• **EXERCISE REQUIREMENTS**:
Return the run of lines below that opens with the line containing "United States, site archbold_FL-37." and closes with the line containing "common name: common raccoon", keeping each one exact.

BEGIN EXTRACTED INFORMATION

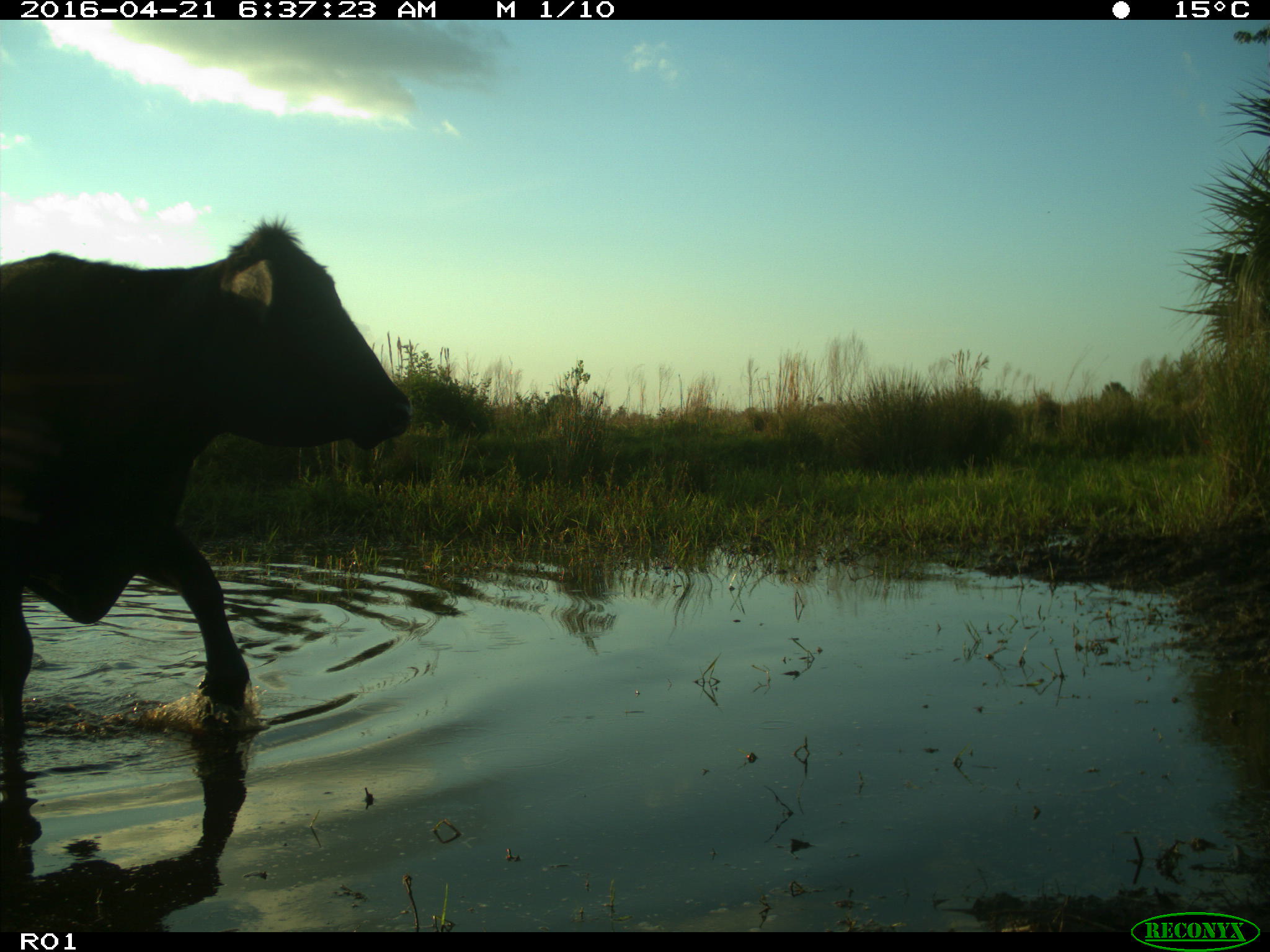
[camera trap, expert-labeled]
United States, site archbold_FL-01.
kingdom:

END EXTRACTED INFORMATION
BEGIN EXTRACTED INFORMATION

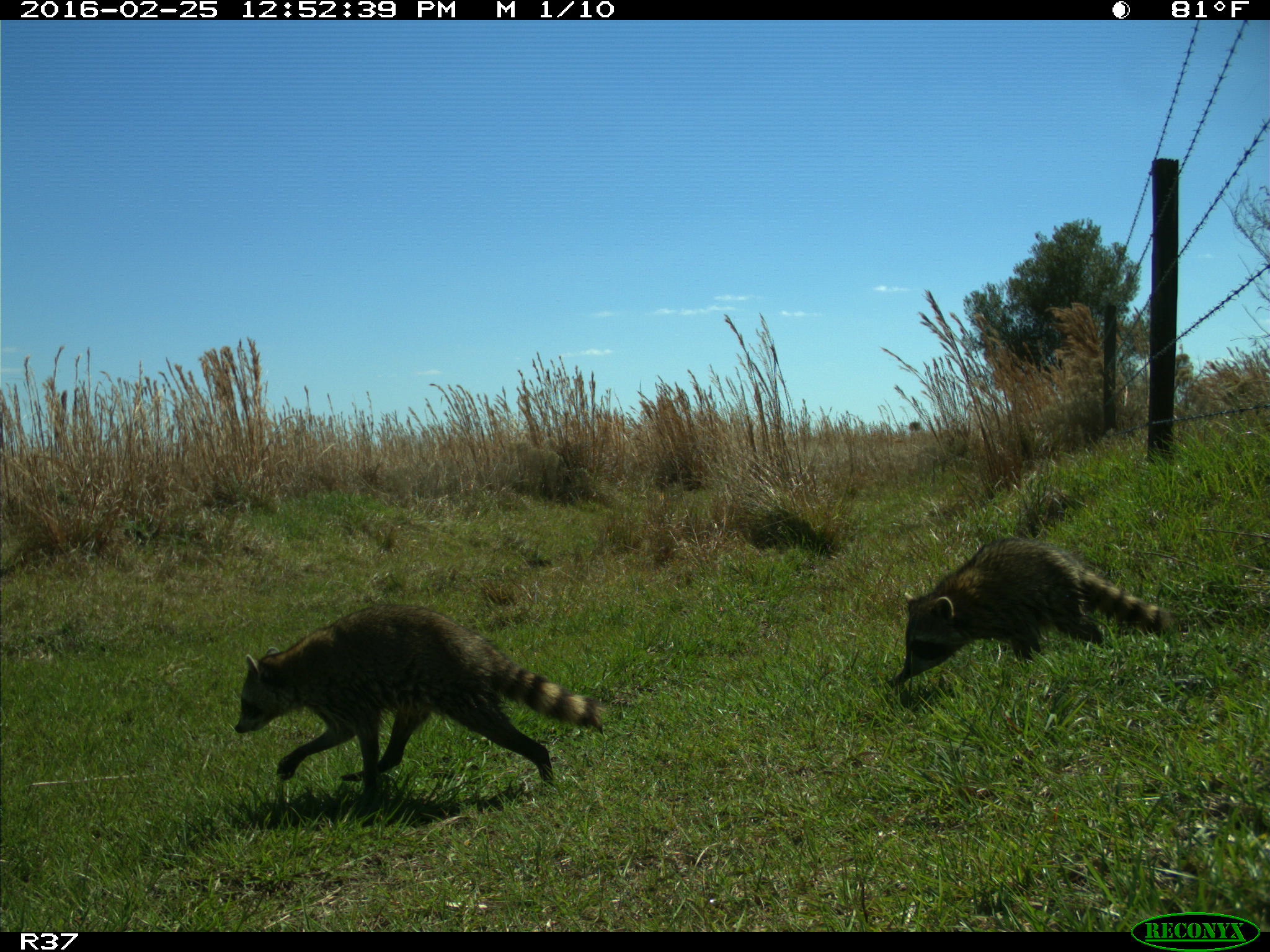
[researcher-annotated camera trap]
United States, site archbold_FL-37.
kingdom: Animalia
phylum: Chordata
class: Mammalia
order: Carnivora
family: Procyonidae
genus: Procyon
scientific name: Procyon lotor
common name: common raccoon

END EXTRACTED INFORMATION
BEGIN EXTRACTED INFORMATION

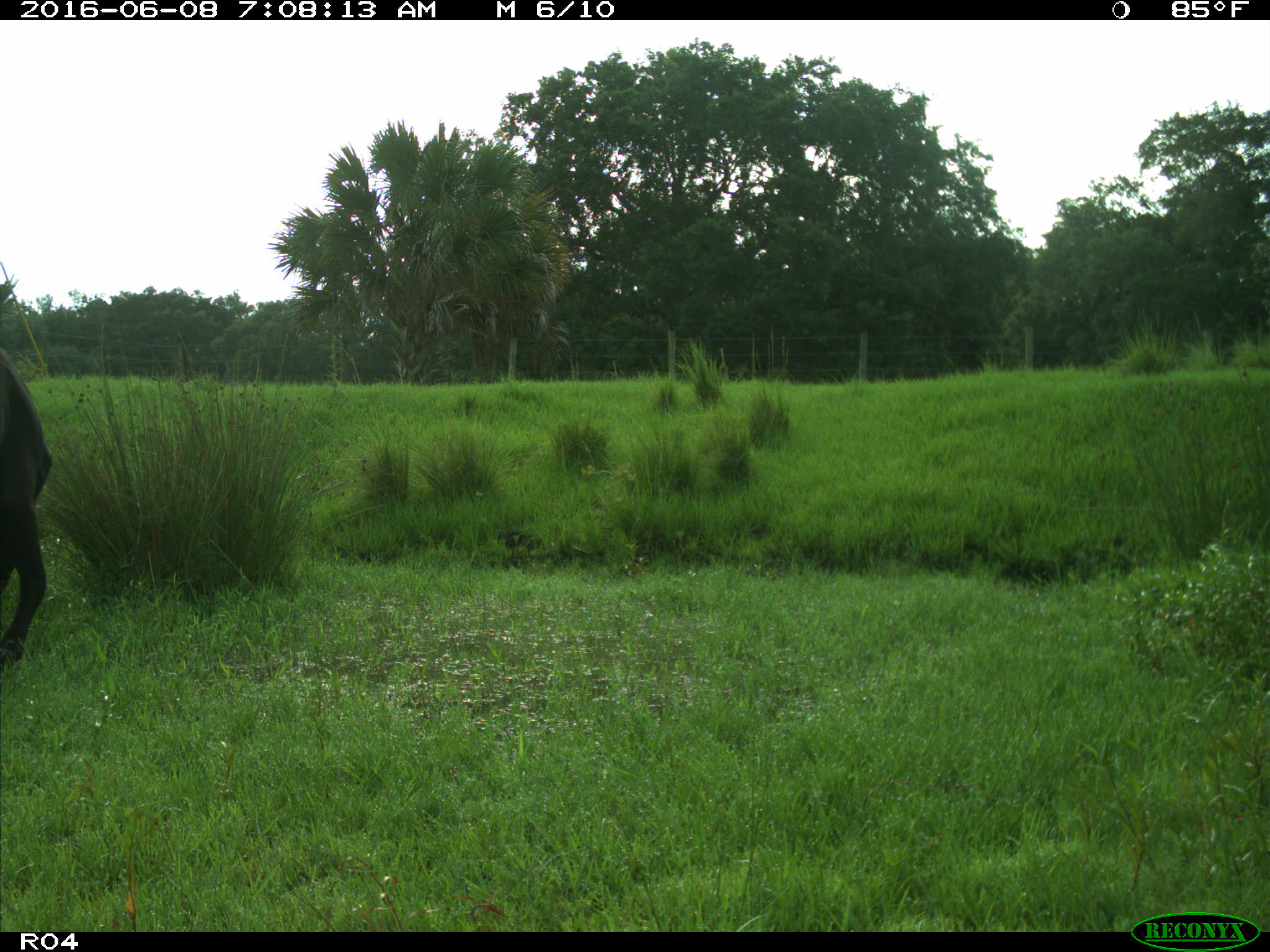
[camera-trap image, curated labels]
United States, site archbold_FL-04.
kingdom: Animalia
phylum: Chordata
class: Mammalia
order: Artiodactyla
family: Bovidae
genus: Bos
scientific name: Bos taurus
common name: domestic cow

END EXTRACTED INFORMATION

• **REPLY**:
United States, site archbold_FL-37.
kingdom: Animalia
phylum: Chordata
class: Mammalia
order: Carnivora
family: Procyonidae
genus: Procyon
scientific name: Procyon lotor
common name: common raccoon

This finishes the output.